* _EXERCISE INSTRUCTIONS_: Entries follow. Return each line that contains the word "punch".

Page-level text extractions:
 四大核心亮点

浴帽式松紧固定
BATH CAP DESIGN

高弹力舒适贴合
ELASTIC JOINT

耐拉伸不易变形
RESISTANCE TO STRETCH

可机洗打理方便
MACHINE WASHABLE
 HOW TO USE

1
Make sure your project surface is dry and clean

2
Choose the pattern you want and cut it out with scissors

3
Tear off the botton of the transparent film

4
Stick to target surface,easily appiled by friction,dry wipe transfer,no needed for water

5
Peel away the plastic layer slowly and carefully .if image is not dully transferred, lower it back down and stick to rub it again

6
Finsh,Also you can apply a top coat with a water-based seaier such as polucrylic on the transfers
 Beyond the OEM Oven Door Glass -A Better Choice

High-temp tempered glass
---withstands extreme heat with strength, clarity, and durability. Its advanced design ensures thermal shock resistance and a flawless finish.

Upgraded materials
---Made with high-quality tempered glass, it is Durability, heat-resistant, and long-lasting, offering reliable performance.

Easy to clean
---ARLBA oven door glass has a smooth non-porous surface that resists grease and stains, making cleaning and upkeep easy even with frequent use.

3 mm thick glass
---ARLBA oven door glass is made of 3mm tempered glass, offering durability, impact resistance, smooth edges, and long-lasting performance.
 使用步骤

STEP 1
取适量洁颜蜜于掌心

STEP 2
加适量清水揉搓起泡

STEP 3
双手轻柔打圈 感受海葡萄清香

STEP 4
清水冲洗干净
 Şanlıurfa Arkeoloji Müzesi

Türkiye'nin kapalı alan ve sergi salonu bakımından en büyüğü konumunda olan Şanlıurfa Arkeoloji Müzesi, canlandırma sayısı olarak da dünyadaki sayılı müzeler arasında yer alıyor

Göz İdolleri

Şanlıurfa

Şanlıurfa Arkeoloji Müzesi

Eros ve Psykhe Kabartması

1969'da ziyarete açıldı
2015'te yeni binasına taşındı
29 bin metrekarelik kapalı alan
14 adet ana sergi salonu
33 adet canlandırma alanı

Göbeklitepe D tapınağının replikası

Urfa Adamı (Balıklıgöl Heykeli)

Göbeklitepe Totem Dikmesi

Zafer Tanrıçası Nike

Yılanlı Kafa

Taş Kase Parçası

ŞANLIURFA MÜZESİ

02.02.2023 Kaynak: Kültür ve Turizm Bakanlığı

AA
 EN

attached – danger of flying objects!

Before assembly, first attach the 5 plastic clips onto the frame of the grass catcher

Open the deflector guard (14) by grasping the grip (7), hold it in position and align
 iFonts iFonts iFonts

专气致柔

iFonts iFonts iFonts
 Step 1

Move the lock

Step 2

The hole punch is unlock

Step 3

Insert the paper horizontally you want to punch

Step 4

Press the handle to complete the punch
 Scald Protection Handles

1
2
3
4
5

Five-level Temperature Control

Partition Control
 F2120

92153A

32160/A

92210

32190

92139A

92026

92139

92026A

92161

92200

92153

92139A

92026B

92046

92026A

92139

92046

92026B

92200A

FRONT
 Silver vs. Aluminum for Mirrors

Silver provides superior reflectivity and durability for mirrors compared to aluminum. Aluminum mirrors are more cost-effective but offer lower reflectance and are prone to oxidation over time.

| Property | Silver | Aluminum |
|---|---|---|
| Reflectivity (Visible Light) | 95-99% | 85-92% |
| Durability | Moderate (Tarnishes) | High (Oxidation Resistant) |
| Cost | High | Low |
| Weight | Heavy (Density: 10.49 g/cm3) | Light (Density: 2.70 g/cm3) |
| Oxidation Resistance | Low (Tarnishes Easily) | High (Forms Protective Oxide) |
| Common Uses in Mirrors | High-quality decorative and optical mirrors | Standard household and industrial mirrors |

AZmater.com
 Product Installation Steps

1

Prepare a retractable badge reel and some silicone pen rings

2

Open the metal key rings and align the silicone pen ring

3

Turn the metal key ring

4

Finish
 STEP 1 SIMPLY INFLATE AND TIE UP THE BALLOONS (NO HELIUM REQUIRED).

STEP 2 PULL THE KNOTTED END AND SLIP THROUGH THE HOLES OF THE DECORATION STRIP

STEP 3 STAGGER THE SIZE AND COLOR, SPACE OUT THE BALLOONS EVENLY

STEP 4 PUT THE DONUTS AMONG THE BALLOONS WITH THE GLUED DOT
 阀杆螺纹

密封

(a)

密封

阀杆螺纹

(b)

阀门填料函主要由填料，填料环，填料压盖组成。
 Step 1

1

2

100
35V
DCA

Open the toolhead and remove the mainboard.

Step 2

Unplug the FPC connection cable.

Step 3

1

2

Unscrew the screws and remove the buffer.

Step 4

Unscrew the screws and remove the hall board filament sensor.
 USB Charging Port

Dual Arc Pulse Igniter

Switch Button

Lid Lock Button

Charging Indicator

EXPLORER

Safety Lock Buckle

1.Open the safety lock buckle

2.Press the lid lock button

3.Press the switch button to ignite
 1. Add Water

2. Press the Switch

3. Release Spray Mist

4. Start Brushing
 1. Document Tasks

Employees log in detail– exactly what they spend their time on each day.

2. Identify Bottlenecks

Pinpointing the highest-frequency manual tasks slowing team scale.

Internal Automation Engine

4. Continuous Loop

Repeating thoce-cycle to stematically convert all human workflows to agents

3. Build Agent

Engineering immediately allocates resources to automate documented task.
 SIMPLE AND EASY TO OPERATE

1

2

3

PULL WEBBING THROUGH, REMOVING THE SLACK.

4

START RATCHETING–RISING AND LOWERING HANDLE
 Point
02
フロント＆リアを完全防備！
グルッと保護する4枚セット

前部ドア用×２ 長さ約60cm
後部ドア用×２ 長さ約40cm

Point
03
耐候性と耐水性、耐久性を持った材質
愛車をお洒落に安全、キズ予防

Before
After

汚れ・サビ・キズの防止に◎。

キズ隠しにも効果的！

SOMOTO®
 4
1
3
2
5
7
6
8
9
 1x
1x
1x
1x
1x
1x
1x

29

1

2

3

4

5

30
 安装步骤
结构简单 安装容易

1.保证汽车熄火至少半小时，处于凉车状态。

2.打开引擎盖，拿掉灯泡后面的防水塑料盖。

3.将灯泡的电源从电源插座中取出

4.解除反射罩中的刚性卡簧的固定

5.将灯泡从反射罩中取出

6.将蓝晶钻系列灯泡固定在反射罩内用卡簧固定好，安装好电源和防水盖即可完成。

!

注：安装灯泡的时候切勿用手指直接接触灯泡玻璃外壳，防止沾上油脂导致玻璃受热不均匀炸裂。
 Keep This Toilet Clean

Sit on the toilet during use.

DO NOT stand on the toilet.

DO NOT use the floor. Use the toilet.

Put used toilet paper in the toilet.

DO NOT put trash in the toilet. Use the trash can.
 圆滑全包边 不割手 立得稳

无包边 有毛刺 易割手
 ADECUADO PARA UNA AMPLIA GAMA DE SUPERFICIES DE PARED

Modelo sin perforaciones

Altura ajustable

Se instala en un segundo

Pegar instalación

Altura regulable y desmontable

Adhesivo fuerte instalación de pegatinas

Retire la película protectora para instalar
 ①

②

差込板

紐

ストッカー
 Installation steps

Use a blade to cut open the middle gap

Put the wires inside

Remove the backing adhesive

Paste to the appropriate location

* _RESULT OF THE TASK_:
The hole punch is unlock
Insert the paper horizontally you want to punch
Press the handle to complete the punch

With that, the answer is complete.